We got a kitten for our youngest daughter. To start with, Cersei stayed inside while she got used to her new home. But it wasn’t long before it was time for her to venture outside – so we started to look at the options for a cat flap.My search for a cat flap gave me some thoughts on issues to consider when you’re looking for a cat flap or doggie door: cost and choice, complexity and damage and security.
Cost and choice
Most of my research was online and the best site I’ve come across in terms of range of options and price to suit both dogs and cats is Petsystems. Their prices seem to range from about R159 to over R2,000 for the more sophisticated doors. That said, you still need to install the door, which, looking at some of the installation instructions, seemed overly complicated and beyond my DIY ability. The biggest problem was the tools I’d need to buy and the accurate hole I would need to cut. So I figured I’d need a handyman to come over at a cost of about R200 to R300 per hour. Then the last bit of research was the cost of closing the hole if we ever needed to vacate our property. Most dog or cat door sellers offer a solution with a “blank” that can be fitted over the hole. The cost of the blank is about R100 and I could do this myself. Best-case scenario is around R459 all in; worst case just under R3,000, plus the inconvenience of having to set up and attend the pet access installation.
Complexity and damage
Notwithstanding that a cat door was beyond my DIY ability, we’d need to teach Cersei to use it. And I wasn’t sure how easy this would be as I’ve had some cat herding experience and have got the scars to prove it!
Then I’d need to choose the right size and I wasn’t sure how big she would grow. Then there was the additional issue of keeping it clean, especially if there were to be some electrical components.
And which door would I fit it to anyway? The glass patio door, the kitchen door (which was also glass), maybe the wooden side door into the garage? But then she’d have to run the gauntlet of the dogs. And anyway, we didn’t really want her in the kitchen climbing on the counters and eating our lunch!

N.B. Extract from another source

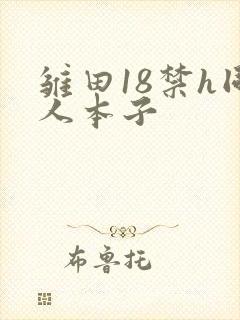 雏田18禁h同人本子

Our final thoughts were about security, and this had two parts to it. The first consideration was letting workmen into our home. A study by Professor Rudolph Zinn among incarcerated criminals found that 75% of break-ins are based on inside information, usually gleaned from domestic employees or workmen. So we weren’t keen on that. See this article about house burglary in South Africa.

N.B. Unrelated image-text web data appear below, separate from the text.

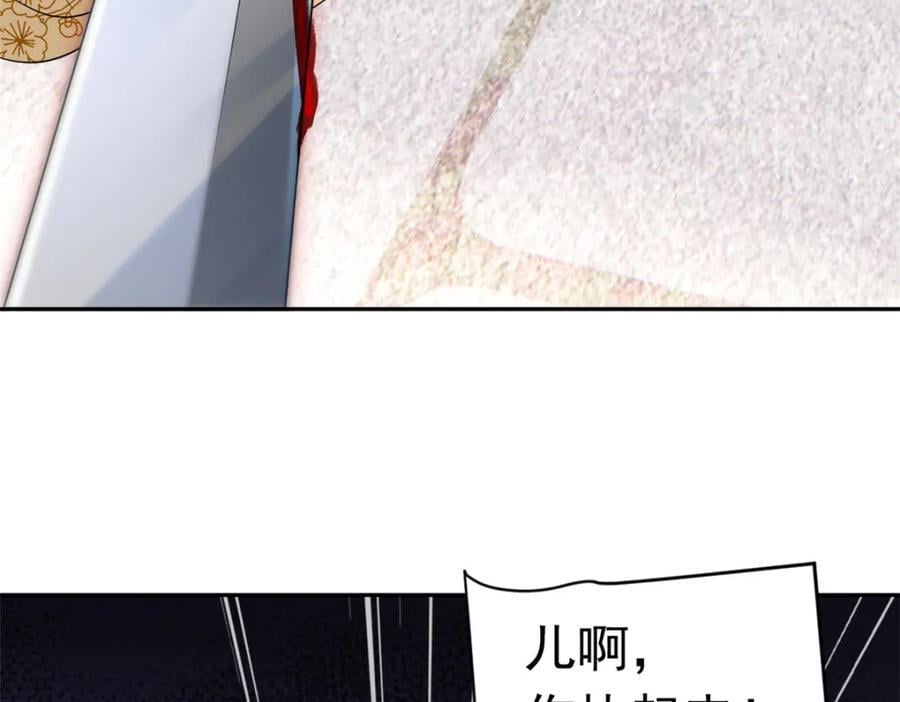 183 人进不算，还要带鸡？50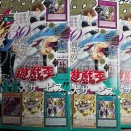 【日記】カードゲームな話題「Ｖジャン３冊買ったぜ！～「運命の盤上編」～」【遊戯王】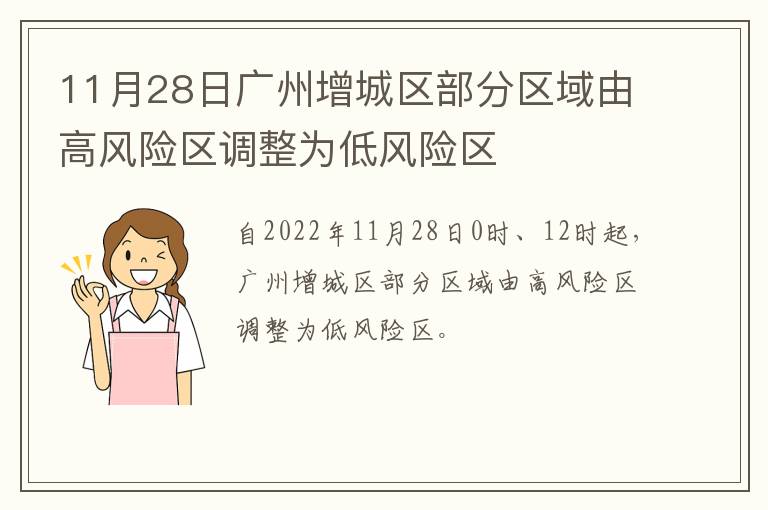11月28日广州增城区部分区域由高风险区调整为低风险区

The other issue was access to keys with a door installation. A break in can happen without much (or any for that matter) noise using a doggy door to get your house keys.

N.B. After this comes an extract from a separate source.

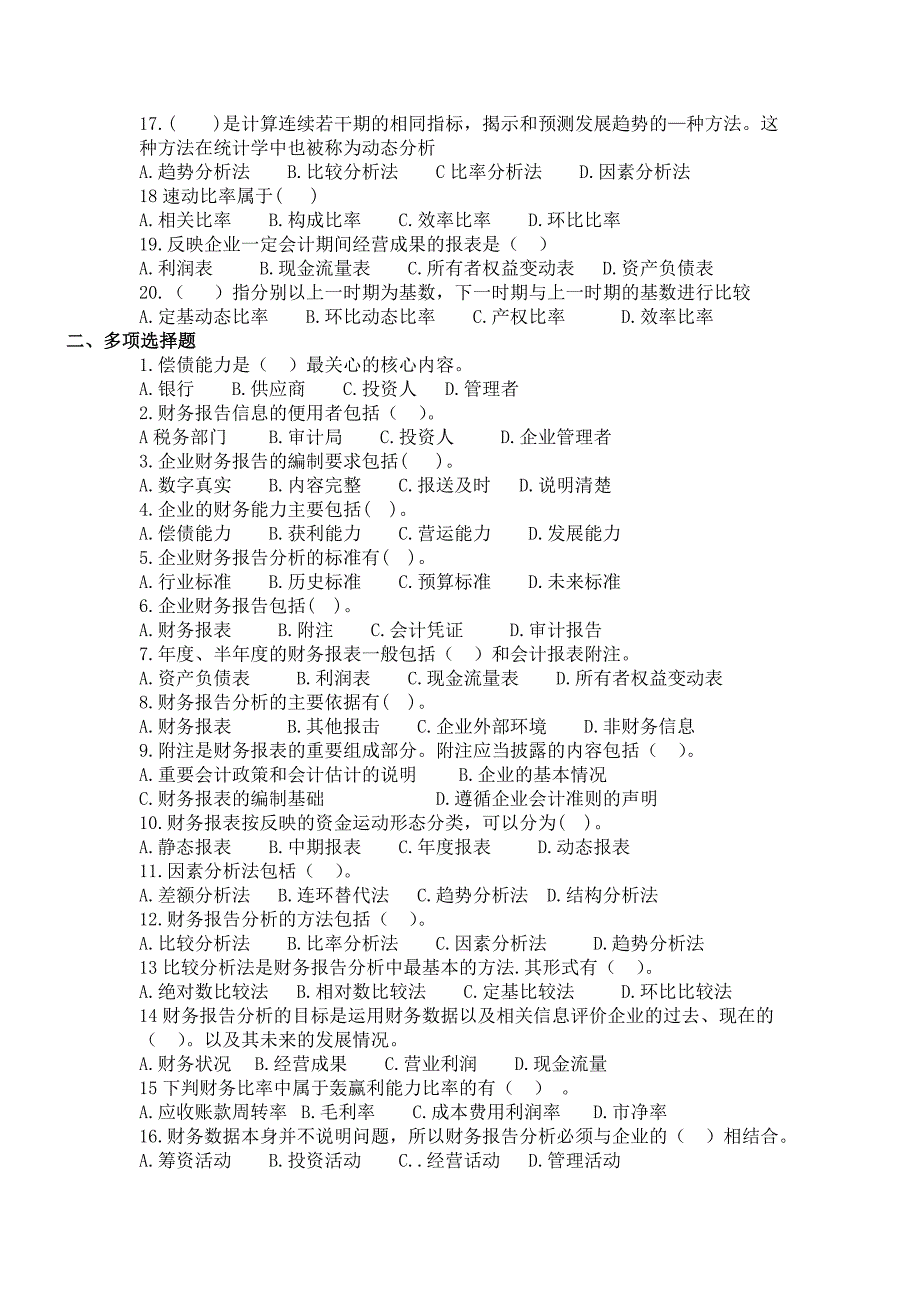 财务报表分析习题_第2页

The alternative to a cat flap or doggy door
My relationship with Lock Latch started when our eldest daughter Katie heard inventor Anthony Bairos talking on the radio about his new invention called Lock Latch. Kate suggested we consider Lock Latch instead of a cat flap. I checked out the website, phoned Ant and ordered my latch. When it arrived it took less than 15 minutes to install and Cersei used it straight away.
I installed a Lock Latch as it ticked all the boxes after some pretty extensive research. So if you’ll excuse my partisan opinion, here’s why I think Lock Latch is a better alternative to a cat flap or doggy door:
- It’s less expensive.
- It’s easy to install and you can do it yourself.
- It has a lifetime guarantee.
- It’s adjustable to fit most pet sizes.
- Fits any door or window whatever it’s made of and whichever way it opens.
- The installation causes little damage.
- It’s a layer of security that also allows you to keep windows and doors open but locked, to let the fresh air in.
- Dogs and cats are used to using an open window or door so little or no training or luck is required.